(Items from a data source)
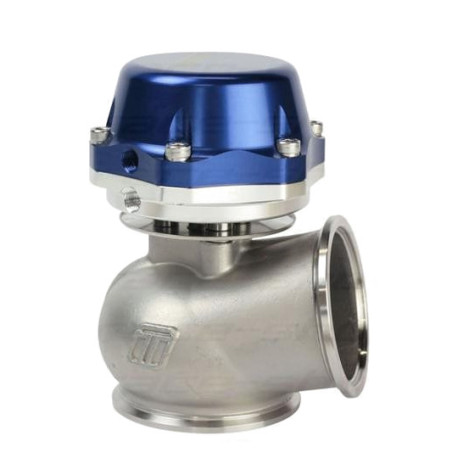 Externí TURBOSMART GenV PowerGate60 externí wastegate | race-shop.cz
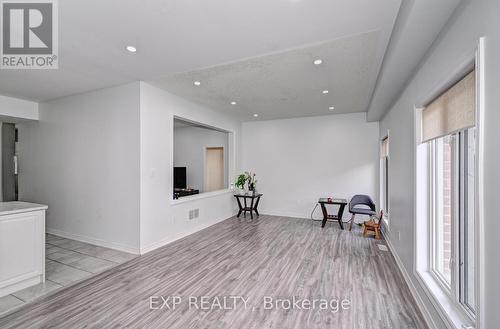 67 Knotty Pine Avenue, Cambridge, ON - Indoor Photo Showing Other Room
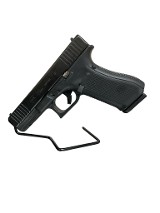 GLOCK G22 GEN 5 .40 S&W - Image 2 of 7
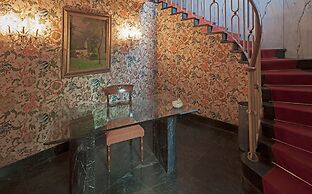 Bed & Breakfast Ekoliving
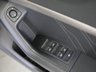 USED 2023 23 SEAT ATECA 1.5 TSI EVO XPERIENCE Lux SUV 5dr Petrol DSG Euro 6 (s/s) (150 ps) ***GERMAN CAR SPECIALIST***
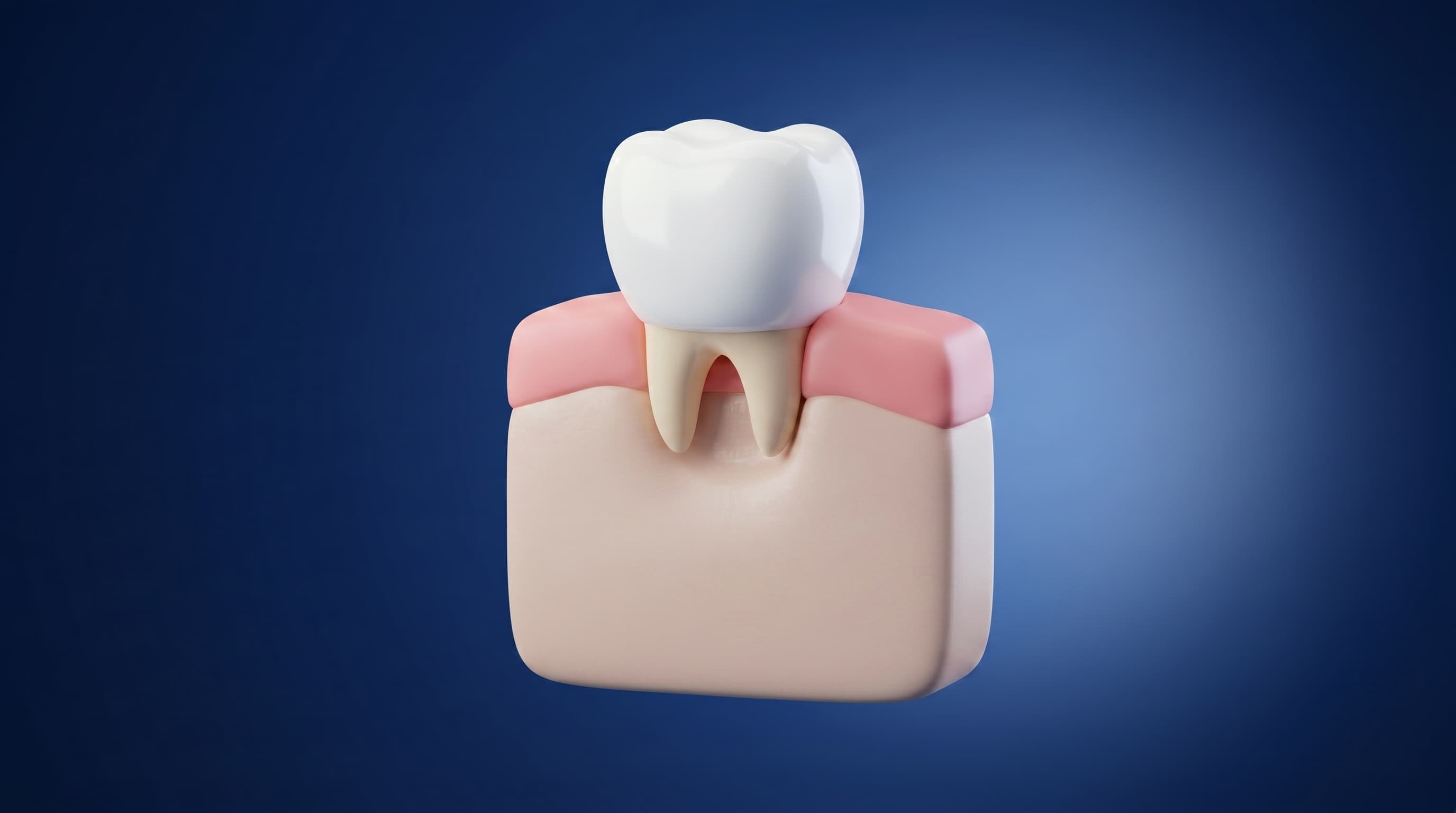 علاج الأطفال
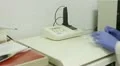 medicine research HD Footage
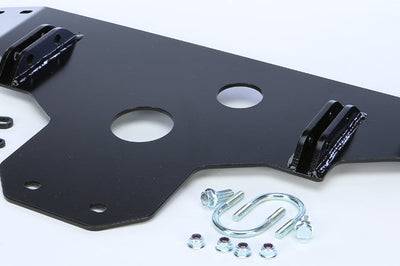 Kfi Atv Plow Mount Kit - Performance Products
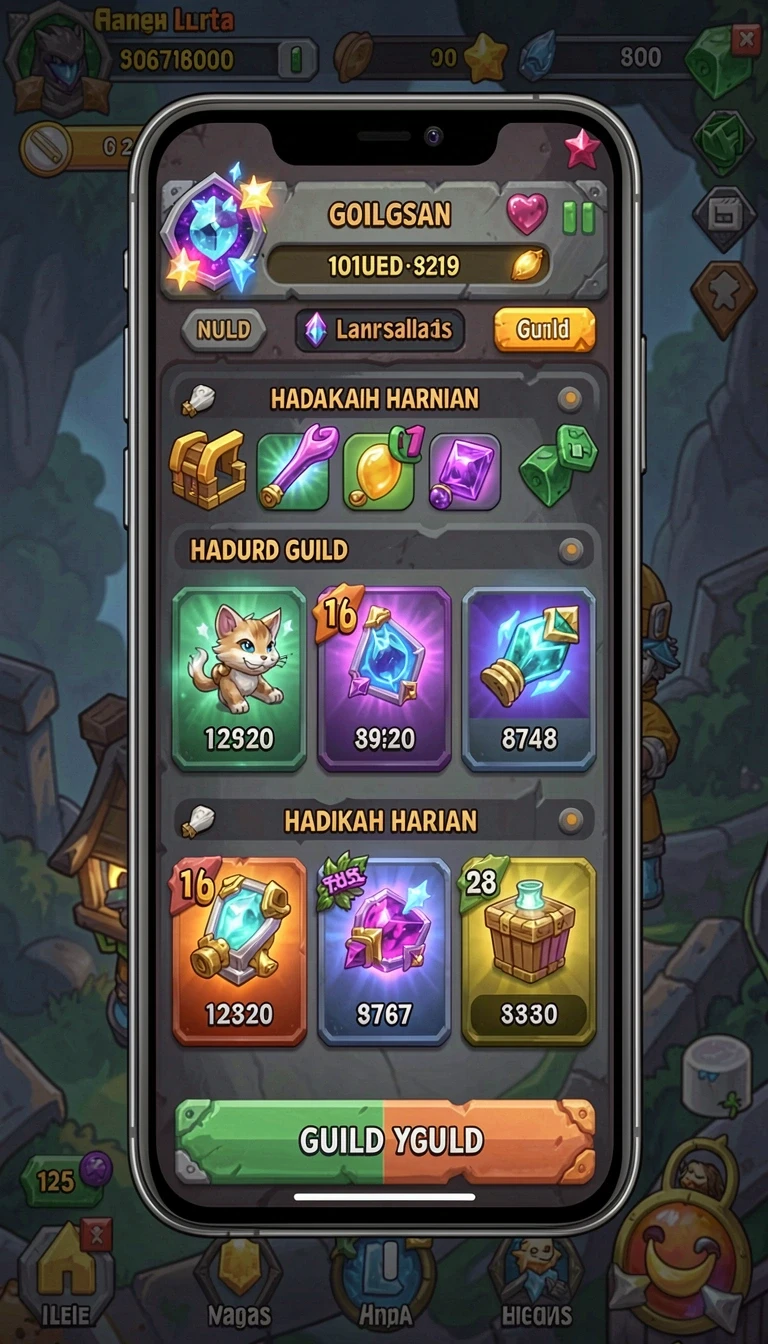 Aplikasi badak178 Terbaru dan Terlengkap screenshot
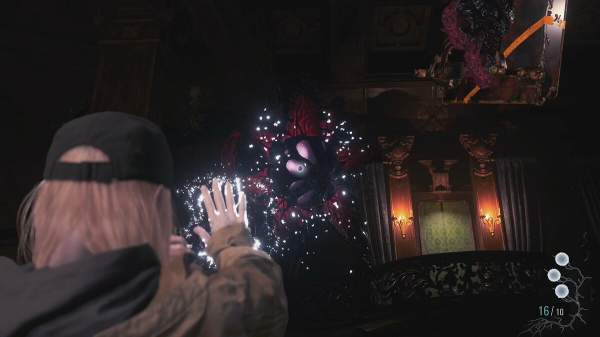 Прохождение Resident Evil Village — Shadow of Rose: как найти дробовик и все маски, как пройти мимо кукол
Прохождение Resident Evil Village — Shadow of Rose: как найти дробовик и все маски, как пройти мимо кукол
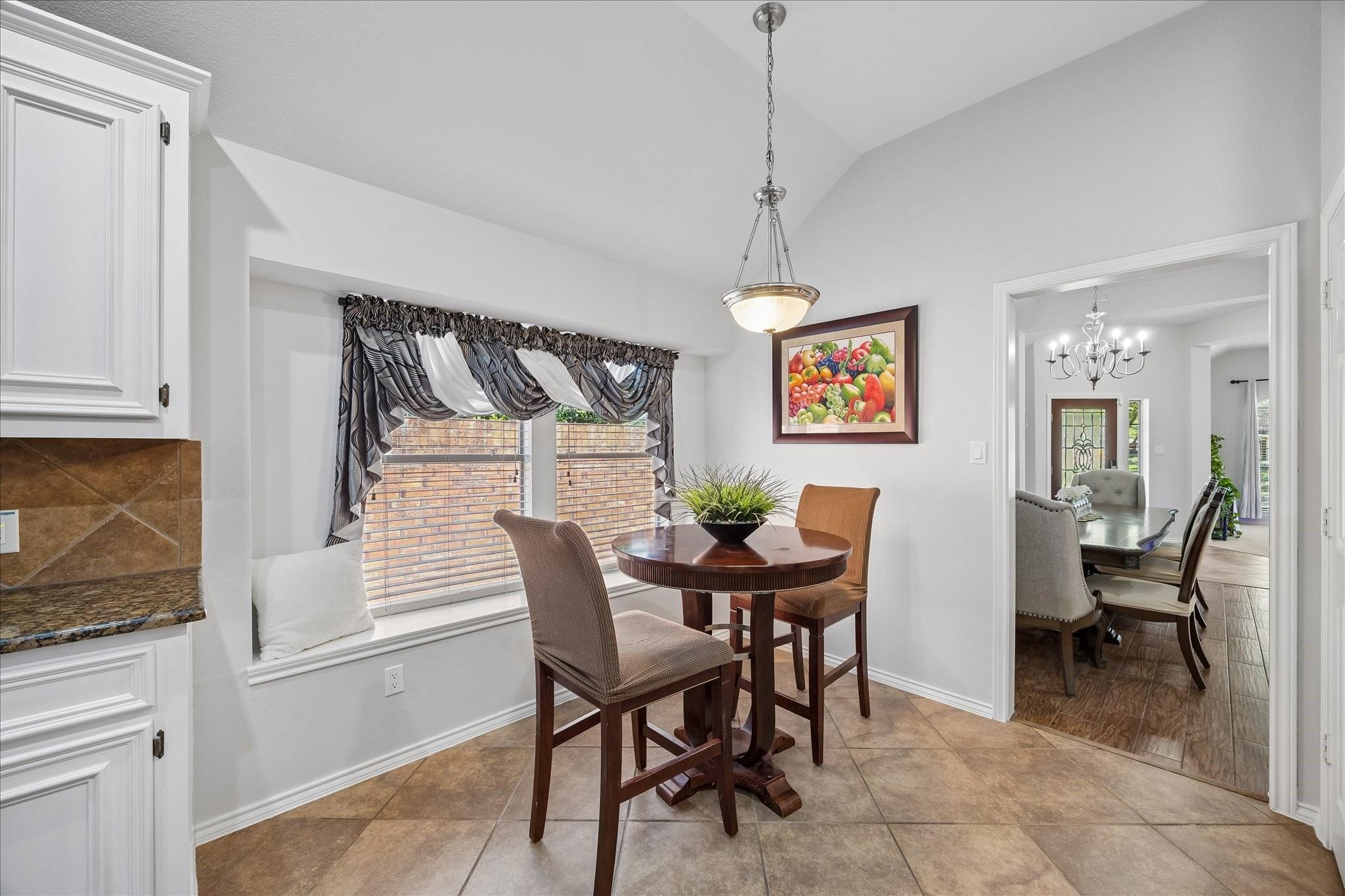 9411 Comstock Meadows Drive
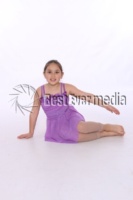 Perez_Tracy_CCL25_5767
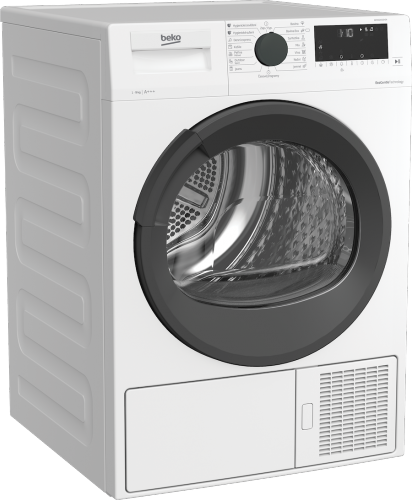 Beko EDF 95243 CSH2A (EDF95243CSH2A2.png)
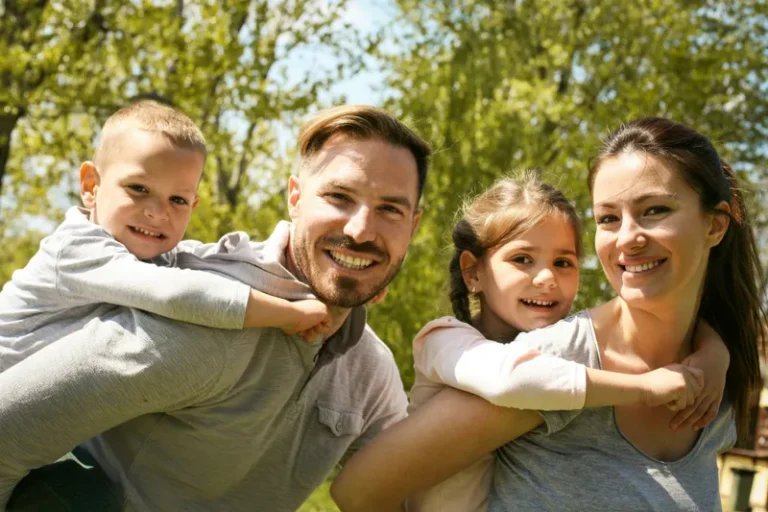 Major Charitable Giving / Philanthropy Plan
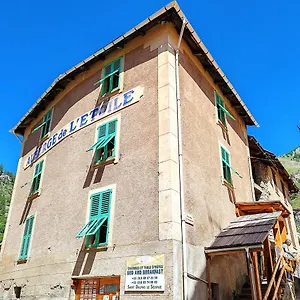 https://la-petite-etoile-dhotes-en-mercantour.fr-provencehotel.com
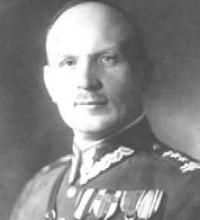 Jan BOKSZCZANIN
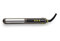 GRUNDIG HS 7730 / GMS2250 HS7730 Hair Straightener, Ionic mit Schutzaufsatz, 5 x Ceramic color protector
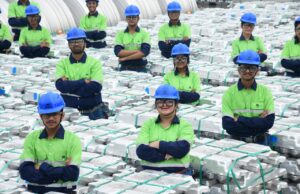 स्थानीय प्रतिभाओं के साथ बालको लिख रहा है आत्मनिर्भर छत्तीसगढ़ की इबारत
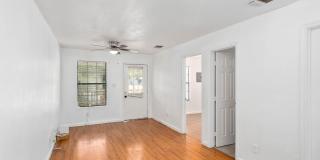 508 Randall Gallery 4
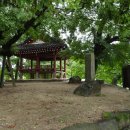차봉호농장 | 오인교의 전라도누정기행-연못가운데 세운 광주 만귀정(晩歸亭)-2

AIM OF THE EXERCISE:
Output every record above as a JSON list of strings, one string per line, skipping any blank lines. Leave the pictures out of the answer.

SOLUTION TO THIS EXERCISE:
[
  " Externí TURBOSMART GenV PowerGate60 externí wastegate | race-shop.cz",
  " 67 Knotty Pine Avenue, Cambridge, ON - Indoor Photo Showing Other Room",
  " GLOCK G22 GEN 5 .40 S&W - Image 2 of 7",
  " Bed & Breakfast Ekoliving",
  " USED 2023 23 SEAT ATECA 1.5 TSI EVO XPERIENCE Lux SUV 5dr Petrol DSG Euro 6 (s/s) (150 ps) ***GERMAN CAR SPECIALIST***",
  " علاج الأطفال",
  " medicine research HD Footage",
  " Kfi Atv Plow Mount Kit - Performance Products",
  " Aplikasi badak178 Terbaru dan Terlengkap screenshot",
  " Прохождение Resident Evil Village — Shadow of Rose: как найти дробовик и все маски, как пройти мимо кукол",
  "Прохождение Resident Evil Village — Shadow of Rose: как найти дробовик и все маски, как пройти мимо кукол",
  " 9411 Comstock Meadows Drive",
  " Perez_Tracy_CCL25_5767",
  " Beko EDF 95243 CSH2A (EDF95243CSH2A2.png)",
  " Major Charitable Giving / Philanthropy Plan",
  " https://la-petite-etoile-dhotes-en-mercantour.fr-provencehotel.com",
  " Jan BOKSZCZANIN",
  " GRUNDIG HS 7730 / GMS2250 HS7730 Hair Straightener, Ionic mit Schutzaufsatz, 5 x Ceramic color protector",
  " स्थानीय प्रतिभाओं के साथ बालको लिख रहा है आत्मनिर्भर छत्तीसगढ़ की इबारत",
  " 508 Randall Gallery 4",
  "차봉호농장 | 오인교의 전라도누정기행-연못가운데 세운 광주 만귀정(晩歸亭)-2"
]